Text section:
▼
NavList:
A Community Devoted to the Preservation and Practice of Celestial Navigation and Other Methods of Traditional Wayfinding
From: David Pike
Date: 2017 Mar 26, 13:50 -0700
Hi Mike. I assume your looking at Mary Blewitt ‘Celestial Navigation for yachtsmen’. You don’t really need to know at this stage, but there are actually three volumes to AP3270, volumes 1, 2, and 3. Known affectionately as the Red, Green and Yellow Band, because they used to have a coloured band around the cover, so you could pick up the correct volume without reading the front in poor light. You’re looking at one of the pages for Latitude 52N from AP3270 Volume 3, the ‘Yellow Band’. Most people like to have a table to fill in as a prompt. A good way to tabulate this particular part of your working might be:
Assumed Lat 52N(Mary lived in the UK)
▲
Dataset rows:
▼
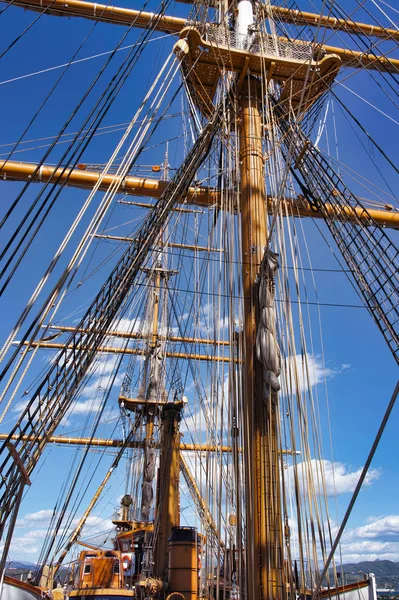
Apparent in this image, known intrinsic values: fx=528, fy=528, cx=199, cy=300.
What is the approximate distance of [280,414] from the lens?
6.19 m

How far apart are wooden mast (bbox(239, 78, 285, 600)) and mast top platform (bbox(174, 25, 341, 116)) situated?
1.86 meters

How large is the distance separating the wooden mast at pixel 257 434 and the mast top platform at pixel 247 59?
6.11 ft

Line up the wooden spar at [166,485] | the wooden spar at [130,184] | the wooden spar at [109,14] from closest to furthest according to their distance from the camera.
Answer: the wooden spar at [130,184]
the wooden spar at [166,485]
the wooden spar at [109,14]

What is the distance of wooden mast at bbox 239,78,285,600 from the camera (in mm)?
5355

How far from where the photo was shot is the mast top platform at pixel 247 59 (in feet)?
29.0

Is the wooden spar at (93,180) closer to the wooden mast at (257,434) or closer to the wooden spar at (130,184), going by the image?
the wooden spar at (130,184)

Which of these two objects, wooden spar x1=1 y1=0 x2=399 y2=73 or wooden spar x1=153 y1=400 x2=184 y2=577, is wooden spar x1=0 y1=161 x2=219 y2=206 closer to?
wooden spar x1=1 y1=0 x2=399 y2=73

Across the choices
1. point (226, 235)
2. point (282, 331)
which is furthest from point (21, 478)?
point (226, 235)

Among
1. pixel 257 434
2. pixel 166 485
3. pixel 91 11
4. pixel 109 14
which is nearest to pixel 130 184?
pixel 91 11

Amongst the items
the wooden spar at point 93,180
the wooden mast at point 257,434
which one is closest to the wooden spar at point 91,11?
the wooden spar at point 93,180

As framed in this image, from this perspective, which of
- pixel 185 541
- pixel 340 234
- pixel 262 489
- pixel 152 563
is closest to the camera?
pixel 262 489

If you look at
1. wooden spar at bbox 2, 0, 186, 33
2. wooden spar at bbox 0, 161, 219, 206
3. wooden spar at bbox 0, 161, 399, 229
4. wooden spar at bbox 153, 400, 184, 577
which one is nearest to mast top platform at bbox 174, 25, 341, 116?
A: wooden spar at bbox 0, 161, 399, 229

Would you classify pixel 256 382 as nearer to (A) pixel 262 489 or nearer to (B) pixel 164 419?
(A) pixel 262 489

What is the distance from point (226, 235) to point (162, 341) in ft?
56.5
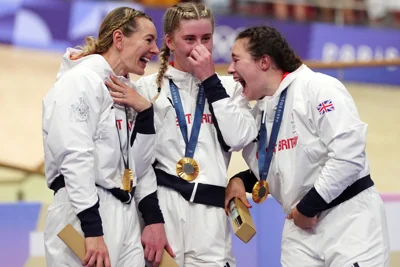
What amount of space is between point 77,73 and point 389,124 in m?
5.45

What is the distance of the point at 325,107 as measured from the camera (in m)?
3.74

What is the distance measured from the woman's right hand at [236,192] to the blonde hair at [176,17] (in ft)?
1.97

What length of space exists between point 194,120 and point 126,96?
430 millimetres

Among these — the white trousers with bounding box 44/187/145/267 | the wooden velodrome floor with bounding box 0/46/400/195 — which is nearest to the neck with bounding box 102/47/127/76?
▲
▼
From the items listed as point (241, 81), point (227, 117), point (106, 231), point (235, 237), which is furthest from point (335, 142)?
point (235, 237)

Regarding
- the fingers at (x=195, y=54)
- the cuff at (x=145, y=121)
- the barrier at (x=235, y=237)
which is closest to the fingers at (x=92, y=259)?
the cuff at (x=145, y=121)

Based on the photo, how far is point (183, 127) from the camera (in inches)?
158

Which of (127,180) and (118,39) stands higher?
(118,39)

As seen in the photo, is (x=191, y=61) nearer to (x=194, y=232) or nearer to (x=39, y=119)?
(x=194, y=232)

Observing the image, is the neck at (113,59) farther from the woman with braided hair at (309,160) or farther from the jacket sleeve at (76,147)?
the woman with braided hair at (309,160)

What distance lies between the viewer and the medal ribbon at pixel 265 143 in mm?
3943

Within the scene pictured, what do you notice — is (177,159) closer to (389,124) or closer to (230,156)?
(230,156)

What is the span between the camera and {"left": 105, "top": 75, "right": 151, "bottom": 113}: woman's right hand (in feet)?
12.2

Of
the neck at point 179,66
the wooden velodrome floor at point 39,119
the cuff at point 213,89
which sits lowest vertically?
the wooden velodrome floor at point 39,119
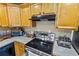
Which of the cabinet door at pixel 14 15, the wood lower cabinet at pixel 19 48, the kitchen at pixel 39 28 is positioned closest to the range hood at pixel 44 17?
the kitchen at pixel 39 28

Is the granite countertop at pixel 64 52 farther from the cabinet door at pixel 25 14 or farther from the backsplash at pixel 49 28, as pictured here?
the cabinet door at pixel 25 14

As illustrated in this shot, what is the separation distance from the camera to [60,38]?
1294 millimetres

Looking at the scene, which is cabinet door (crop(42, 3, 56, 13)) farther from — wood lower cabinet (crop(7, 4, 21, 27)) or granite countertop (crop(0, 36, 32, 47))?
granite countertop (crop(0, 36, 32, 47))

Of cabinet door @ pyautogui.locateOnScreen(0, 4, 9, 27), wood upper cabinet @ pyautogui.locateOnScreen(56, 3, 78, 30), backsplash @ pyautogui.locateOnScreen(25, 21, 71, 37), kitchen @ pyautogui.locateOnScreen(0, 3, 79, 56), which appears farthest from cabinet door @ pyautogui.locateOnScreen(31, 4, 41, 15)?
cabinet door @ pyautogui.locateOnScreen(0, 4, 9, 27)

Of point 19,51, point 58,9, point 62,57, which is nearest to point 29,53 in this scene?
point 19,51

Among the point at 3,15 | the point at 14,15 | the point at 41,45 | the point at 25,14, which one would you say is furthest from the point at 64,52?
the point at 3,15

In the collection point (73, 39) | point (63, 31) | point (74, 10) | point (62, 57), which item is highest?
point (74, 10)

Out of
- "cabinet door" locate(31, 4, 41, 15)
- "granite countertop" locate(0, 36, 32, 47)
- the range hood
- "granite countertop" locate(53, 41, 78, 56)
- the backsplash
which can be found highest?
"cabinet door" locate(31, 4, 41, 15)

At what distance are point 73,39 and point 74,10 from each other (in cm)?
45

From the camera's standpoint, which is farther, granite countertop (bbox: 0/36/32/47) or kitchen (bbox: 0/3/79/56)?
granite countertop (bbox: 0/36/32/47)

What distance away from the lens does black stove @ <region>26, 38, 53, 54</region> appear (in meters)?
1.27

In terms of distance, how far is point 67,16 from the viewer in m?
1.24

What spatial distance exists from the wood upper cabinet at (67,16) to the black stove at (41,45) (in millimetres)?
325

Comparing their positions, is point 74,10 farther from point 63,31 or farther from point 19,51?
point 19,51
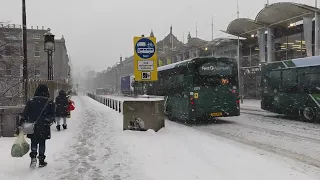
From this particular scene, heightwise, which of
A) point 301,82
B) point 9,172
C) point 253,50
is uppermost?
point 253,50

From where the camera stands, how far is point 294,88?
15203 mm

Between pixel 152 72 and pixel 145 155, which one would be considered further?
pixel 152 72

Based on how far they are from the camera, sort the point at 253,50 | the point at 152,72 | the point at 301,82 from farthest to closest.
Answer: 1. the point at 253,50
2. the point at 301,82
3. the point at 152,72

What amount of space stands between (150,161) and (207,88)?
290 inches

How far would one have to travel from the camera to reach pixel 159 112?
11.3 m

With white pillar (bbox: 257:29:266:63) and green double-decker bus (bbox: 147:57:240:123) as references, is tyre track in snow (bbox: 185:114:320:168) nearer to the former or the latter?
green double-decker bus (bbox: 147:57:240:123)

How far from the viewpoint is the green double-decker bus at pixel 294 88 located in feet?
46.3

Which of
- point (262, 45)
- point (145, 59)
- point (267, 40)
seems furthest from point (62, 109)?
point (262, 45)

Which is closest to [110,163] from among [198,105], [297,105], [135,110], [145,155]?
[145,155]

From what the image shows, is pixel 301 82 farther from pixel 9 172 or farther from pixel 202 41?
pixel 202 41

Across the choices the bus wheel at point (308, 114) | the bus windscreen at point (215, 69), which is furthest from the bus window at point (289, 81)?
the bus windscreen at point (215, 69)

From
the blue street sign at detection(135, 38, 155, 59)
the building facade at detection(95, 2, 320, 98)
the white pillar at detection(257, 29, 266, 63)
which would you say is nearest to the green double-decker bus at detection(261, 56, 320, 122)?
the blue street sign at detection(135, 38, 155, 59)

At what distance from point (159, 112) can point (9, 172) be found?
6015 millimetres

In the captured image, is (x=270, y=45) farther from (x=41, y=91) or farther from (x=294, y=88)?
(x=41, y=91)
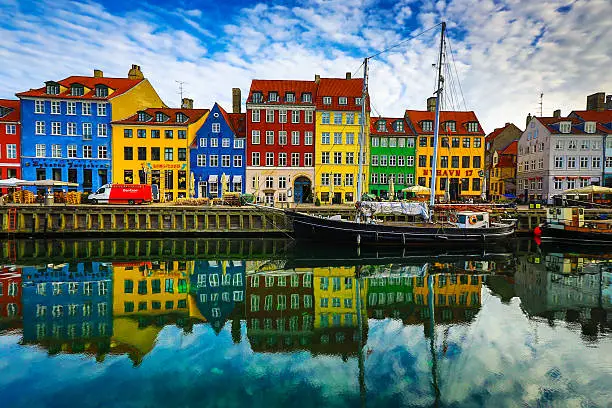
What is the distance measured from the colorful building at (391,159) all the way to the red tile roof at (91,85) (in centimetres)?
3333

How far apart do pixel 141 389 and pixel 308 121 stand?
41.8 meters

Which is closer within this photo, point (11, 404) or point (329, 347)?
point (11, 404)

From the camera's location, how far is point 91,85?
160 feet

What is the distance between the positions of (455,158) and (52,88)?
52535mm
▲
▼
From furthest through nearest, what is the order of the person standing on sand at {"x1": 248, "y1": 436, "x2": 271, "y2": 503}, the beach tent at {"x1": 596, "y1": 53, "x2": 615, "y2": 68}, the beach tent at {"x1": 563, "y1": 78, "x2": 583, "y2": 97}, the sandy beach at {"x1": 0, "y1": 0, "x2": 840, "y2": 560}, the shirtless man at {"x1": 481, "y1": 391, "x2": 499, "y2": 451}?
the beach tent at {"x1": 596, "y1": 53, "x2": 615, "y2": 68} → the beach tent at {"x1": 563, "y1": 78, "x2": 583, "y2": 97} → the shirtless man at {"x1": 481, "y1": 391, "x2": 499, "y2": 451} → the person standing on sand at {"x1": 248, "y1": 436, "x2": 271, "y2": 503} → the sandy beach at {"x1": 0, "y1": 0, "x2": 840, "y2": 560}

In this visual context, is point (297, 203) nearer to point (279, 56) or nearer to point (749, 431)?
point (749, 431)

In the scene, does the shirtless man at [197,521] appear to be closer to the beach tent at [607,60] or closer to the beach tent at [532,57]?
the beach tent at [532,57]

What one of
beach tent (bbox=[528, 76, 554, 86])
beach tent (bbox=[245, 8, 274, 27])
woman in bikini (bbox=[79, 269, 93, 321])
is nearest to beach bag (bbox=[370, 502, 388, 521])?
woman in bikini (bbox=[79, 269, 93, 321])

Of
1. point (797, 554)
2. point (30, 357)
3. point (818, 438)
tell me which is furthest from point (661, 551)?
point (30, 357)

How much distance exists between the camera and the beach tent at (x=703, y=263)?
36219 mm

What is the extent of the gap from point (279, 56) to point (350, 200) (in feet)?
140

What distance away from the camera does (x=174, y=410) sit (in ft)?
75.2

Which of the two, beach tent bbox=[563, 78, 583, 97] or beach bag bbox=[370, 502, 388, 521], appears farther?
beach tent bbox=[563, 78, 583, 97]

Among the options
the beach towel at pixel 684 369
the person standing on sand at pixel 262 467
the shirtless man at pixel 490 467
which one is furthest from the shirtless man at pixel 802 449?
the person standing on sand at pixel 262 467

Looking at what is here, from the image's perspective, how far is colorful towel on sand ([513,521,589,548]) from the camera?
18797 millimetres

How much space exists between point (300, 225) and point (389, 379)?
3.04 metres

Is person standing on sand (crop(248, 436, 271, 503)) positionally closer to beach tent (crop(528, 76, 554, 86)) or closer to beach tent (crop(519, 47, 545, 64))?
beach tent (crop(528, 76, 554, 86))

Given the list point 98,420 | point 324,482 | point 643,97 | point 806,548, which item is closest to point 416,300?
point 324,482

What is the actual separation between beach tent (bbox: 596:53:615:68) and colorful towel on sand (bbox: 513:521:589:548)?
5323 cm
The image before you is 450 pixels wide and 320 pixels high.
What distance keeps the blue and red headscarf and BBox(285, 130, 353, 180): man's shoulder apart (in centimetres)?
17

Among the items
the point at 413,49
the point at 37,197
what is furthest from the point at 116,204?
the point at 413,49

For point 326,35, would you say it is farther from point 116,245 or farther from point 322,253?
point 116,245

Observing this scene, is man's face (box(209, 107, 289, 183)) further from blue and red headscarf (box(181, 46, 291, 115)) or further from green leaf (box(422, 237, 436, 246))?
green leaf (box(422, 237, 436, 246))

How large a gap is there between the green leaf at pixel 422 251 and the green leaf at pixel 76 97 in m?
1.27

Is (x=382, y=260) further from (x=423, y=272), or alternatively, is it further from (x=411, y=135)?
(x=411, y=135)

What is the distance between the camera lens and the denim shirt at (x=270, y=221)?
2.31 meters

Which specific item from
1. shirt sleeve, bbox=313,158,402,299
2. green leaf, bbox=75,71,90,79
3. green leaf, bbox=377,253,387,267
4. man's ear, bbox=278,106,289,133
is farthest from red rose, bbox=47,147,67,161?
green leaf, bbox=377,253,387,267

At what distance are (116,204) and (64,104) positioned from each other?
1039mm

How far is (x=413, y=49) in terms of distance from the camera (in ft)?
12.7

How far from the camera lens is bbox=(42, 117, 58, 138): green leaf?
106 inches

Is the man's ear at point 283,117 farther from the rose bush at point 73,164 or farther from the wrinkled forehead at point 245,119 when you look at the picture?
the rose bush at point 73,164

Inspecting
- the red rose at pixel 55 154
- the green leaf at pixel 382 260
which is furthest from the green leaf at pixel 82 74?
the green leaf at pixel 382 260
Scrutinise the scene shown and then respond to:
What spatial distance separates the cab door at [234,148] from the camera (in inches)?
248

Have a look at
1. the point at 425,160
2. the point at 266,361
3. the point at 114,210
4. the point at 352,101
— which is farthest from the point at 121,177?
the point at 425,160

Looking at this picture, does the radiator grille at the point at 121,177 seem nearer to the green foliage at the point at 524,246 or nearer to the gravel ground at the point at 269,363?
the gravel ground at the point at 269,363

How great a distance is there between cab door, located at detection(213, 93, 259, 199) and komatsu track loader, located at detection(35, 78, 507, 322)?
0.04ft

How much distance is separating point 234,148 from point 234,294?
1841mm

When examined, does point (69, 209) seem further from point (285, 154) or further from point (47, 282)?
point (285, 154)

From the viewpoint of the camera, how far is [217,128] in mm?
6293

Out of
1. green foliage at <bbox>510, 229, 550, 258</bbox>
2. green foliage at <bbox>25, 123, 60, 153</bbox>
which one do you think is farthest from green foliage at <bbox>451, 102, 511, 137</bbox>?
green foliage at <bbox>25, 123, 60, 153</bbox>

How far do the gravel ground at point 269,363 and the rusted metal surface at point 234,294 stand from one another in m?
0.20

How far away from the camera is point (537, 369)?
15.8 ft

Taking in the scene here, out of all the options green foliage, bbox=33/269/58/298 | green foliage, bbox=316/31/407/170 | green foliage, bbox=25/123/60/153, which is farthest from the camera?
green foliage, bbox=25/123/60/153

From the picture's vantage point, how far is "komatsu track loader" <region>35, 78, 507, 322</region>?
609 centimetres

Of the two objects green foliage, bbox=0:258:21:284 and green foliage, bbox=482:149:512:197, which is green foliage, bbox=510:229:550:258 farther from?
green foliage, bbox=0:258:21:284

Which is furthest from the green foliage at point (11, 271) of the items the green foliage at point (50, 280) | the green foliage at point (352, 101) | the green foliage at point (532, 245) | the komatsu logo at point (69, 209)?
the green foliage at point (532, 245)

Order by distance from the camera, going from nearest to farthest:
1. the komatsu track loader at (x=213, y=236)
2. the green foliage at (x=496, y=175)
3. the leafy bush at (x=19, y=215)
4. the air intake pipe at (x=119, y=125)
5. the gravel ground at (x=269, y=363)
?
▲
Task prompt:
Reproduce the NavList message about the AP3270 navigation tables word for word from start to finish, including the header lines at the top.

Answer to the task:
NavList:
A Community Devoted to the Preservation and Practice of Celestial Navigation and Other Methods of Traditional Wayfinding
From: David Pike
Date: 2017 Mar 26, 13:50 -0700
Hi Mike. I assume your looking at Mary Blewitt ‘Celestial Navigation for yachtsmen’. You don’t really need to know at this stage, but there are actually three volumes to AP3270, volumes 1, 2, and 3. Known affectionately as the Red, Green and Yellow Band, because they used to have a coloured band around the cover, so you could pick up the correct volume without reading the front in poor light. You’re looking at one of the pages for Latitude 52N from AP3270 Volume 3, the ‘Yellow Band’. Most people like to have a table to fill in as a prompt. A good way to tabulate this particular part of your working might be:
Assumed Lat 52N(Mary lived in the UK)